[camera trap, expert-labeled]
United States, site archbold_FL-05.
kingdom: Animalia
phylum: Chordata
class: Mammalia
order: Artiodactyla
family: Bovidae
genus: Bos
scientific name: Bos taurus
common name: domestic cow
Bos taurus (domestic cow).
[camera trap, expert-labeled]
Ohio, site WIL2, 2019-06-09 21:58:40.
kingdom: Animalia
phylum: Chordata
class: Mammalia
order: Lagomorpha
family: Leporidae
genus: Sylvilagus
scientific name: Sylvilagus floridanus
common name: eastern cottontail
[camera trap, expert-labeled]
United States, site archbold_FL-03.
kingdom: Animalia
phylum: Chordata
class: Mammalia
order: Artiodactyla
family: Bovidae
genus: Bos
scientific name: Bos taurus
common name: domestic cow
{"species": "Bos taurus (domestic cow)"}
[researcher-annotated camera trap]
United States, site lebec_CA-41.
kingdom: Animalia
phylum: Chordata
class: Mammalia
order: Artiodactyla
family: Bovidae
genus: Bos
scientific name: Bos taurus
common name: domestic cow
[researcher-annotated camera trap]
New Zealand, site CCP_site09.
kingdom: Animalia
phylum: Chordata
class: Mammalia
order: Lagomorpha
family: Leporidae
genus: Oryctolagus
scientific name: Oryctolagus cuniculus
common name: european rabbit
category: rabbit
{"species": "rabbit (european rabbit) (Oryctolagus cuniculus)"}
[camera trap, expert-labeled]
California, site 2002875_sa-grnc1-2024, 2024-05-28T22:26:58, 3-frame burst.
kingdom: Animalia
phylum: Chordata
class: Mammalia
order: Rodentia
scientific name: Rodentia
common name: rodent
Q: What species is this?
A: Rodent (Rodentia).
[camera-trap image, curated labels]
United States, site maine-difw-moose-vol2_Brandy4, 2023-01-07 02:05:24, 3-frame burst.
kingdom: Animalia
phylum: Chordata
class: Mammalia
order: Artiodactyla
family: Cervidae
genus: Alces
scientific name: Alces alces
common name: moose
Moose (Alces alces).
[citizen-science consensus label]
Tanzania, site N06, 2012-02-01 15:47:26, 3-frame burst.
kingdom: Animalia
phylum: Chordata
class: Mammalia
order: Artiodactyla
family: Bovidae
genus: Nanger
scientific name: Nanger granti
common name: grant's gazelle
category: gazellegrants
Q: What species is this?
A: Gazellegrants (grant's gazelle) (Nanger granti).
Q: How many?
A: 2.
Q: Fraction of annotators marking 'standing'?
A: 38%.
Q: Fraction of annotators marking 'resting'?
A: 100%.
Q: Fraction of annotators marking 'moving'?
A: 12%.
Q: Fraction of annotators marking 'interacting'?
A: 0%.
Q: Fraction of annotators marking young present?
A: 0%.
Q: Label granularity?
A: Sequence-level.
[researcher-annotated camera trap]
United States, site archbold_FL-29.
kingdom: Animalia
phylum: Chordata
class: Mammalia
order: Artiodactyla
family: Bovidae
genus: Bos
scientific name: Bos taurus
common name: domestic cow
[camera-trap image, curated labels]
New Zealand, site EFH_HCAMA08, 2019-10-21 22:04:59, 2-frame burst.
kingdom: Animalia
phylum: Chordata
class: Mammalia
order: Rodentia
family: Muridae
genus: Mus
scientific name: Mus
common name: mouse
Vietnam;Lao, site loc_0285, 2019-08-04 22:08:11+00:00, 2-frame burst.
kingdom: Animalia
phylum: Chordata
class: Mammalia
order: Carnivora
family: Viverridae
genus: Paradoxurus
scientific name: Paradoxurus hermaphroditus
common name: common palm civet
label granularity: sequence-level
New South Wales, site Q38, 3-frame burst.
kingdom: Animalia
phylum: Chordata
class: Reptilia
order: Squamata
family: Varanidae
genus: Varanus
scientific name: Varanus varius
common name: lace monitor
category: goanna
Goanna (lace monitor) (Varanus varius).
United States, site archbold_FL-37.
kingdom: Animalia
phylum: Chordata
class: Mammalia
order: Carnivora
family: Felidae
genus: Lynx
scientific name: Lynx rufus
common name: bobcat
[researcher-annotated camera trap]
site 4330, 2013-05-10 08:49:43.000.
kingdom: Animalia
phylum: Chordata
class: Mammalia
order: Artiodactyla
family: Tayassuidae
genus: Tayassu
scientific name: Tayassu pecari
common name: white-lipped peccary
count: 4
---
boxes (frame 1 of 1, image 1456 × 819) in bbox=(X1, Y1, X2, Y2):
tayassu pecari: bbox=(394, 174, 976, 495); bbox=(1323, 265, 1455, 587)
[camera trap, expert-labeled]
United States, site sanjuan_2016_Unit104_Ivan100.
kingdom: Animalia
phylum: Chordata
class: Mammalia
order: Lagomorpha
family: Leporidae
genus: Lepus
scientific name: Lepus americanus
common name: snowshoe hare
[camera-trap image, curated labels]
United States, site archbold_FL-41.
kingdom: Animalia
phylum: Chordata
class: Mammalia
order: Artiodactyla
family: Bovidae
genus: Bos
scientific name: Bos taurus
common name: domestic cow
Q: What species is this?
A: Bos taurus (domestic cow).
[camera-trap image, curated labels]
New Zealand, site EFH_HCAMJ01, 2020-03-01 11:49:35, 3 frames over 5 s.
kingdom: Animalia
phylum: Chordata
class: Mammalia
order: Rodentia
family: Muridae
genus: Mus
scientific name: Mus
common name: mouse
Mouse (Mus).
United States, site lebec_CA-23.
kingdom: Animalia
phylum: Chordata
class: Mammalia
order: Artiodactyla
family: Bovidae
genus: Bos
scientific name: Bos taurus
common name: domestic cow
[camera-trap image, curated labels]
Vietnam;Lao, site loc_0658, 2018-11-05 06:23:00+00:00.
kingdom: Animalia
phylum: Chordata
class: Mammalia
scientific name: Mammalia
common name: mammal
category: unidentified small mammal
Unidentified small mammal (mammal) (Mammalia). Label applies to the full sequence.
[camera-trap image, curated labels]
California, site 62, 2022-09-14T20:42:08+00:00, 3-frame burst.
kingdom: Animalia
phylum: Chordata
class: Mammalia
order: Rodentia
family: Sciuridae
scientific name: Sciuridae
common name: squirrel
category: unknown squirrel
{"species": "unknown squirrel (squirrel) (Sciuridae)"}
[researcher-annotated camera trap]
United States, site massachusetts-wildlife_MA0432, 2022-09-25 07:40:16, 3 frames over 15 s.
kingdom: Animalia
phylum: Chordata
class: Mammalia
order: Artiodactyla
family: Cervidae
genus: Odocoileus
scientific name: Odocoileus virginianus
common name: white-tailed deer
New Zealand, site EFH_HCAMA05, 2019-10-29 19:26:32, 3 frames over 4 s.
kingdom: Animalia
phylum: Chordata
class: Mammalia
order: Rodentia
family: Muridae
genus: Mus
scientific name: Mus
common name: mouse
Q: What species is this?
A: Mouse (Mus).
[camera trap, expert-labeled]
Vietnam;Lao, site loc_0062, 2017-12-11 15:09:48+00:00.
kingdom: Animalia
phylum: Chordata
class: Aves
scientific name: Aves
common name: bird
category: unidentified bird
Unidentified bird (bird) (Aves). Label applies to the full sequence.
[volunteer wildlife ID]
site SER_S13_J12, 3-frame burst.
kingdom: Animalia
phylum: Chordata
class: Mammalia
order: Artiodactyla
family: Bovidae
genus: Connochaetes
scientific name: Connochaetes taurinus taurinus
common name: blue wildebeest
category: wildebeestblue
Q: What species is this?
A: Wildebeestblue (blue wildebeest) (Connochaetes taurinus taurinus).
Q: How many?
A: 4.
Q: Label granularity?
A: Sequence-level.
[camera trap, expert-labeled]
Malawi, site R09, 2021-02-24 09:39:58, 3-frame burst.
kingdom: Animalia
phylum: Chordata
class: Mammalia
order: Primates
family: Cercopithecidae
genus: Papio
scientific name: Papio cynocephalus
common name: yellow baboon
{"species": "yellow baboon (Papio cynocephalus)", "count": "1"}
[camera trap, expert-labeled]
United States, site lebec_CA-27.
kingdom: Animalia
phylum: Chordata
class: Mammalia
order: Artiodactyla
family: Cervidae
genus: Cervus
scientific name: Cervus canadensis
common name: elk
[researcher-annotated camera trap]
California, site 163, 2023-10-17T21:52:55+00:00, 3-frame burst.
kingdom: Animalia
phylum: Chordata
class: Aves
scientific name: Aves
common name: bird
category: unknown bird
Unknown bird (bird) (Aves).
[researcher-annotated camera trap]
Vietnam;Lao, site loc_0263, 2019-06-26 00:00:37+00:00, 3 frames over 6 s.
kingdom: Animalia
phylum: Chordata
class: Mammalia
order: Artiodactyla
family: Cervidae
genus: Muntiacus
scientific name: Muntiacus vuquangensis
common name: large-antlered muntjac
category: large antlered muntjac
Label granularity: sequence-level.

######

# [Try it]
Everything from the line with "common name: grant's gazelle" through the line with "common name: common palm civet" should be written out exactly as it appears above, end lines included, and nothing outside that range.

# [Result of the task]
common name: grant's gazelle
category: gazellegrants
Q: What species is this?
A: Gazellegrants (grant's gazelle) (Nanger granti).
Q: How many?
A: 2.
Q: Fraction of annotators marking 'standing'?
A: 38%.
Q: Fraction of annotators marking 'resting'?
A: 100%.
Q: Fraction of annotators marking 'moving'?
A: 12%.
Q: Fraction of annotators marking 'interacting'?
A: 0%.
Q: Fraction of annotators marking young present?
A: 0%.
Q: Label granularity?
A: Sequence-level.
[researcher-annotated camera trap]
United States, site archbold_FL-29.
kingdom: Animalia
phylum: Chordata
class: Mammalia
order: Artiodactyla
family: Bovidae
genus: Bos
scientific name: Bos taurus
common name: domestic cow
[camera-trap image, curated labels]
New Zealand, site EFH_HCAMA08, 2019-10-21 22:04:59, 2-frame burst.
kingdom: Animalia
phylum: Chordata
class: Mammalia
order: Rodentia
family: Muridae
genus: Mus
scientific name: Mus
common name: mouse
Vietnam;Lao, site loc_0285, 2019-08-04 22:08:11+00:00, 2-frame burst.
kingdom: Animalia
phylum: Chordata
class: Mammalia
order: Carnivora
family: Viverridae
genus: Paradoxurus
scientific name: Paradoxurus hermaphroditus
common name: common palm civet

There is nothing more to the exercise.